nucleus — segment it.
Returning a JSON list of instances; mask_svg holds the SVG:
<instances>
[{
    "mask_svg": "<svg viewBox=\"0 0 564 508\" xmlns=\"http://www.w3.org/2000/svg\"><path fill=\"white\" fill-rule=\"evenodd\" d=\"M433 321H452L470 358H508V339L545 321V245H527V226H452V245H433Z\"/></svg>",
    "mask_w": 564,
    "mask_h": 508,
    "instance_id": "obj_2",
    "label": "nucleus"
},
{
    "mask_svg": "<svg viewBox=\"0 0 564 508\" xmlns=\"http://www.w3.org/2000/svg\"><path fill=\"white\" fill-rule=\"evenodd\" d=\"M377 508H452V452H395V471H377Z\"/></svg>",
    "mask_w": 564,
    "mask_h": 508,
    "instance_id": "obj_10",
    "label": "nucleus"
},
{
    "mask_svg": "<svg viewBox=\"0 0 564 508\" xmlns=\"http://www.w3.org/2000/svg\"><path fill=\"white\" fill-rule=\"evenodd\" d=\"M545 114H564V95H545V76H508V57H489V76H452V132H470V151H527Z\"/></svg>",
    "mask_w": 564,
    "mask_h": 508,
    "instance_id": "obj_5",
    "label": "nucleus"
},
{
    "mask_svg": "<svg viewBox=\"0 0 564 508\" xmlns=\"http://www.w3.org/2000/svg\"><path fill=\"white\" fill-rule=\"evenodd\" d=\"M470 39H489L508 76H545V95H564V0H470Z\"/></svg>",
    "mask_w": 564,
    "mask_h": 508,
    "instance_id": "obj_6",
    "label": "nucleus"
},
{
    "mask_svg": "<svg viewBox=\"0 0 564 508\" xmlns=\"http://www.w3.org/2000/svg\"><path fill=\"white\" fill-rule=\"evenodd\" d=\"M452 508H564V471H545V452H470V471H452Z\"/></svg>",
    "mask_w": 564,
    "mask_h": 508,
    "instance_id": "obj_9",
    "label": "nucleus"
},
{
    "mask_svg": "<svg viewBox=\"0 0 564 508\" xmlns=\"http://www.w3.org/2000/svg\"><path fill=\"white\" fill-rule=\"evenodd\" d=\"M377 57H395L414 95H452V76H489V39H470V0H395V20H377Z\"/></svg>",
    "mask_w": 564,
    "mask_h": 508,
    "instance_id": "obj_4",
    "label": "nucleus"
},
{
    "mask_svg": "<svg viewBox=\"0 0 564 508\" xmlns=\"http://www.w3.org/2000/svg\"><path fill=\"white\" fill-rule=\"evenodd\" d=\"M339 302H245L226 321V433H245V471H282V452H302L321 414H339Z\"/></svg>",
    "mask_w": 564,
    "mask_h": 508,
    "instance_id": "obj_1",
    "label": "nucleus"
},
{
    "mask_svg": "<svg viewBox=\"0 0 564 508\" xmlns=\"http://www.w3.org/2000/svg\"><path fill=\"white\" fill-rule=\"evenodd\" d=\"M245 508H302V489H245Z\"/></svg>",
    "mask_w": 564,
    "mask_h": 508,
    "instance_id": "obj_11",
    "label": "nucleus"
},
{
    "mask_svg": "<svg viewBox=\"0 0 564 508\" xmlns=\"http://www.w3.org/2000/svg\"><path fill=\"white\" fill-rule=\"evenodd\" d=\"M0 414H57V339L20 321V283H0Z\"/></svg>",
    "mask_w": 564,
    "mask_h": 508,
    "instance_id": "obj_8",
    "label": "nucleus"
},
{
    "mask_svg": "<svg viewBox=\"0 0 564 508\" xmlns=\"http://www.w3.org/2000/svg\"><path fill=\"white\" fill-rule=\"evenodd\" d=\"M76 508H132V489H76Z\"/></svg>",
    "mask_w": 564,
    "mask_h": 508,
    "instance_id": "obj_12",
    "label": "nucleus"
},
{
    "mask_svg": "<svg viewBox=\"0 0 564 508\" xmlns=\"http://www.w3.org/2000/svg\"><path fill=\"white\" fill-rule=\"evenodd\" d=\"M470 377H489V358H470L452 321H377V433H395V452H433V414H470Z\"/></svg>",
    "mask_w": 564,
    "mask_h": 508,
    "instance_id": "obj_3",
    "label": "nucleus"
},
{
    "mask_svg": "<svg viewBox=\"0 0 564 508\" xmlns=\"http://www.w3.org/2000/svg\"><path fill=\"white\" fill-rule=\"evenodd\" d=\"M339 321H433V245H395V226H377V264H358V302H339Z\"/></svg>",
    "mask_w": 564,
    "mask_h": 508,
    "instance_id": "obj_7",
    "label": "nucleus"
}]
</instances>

What is asked.
Pick out every line of the listing above that contains the string "instances", and copy each one in full.

Solution to this exercise.
Returning a JSON list of instances; mask_svg holds the SVG:
<instances>
</instances>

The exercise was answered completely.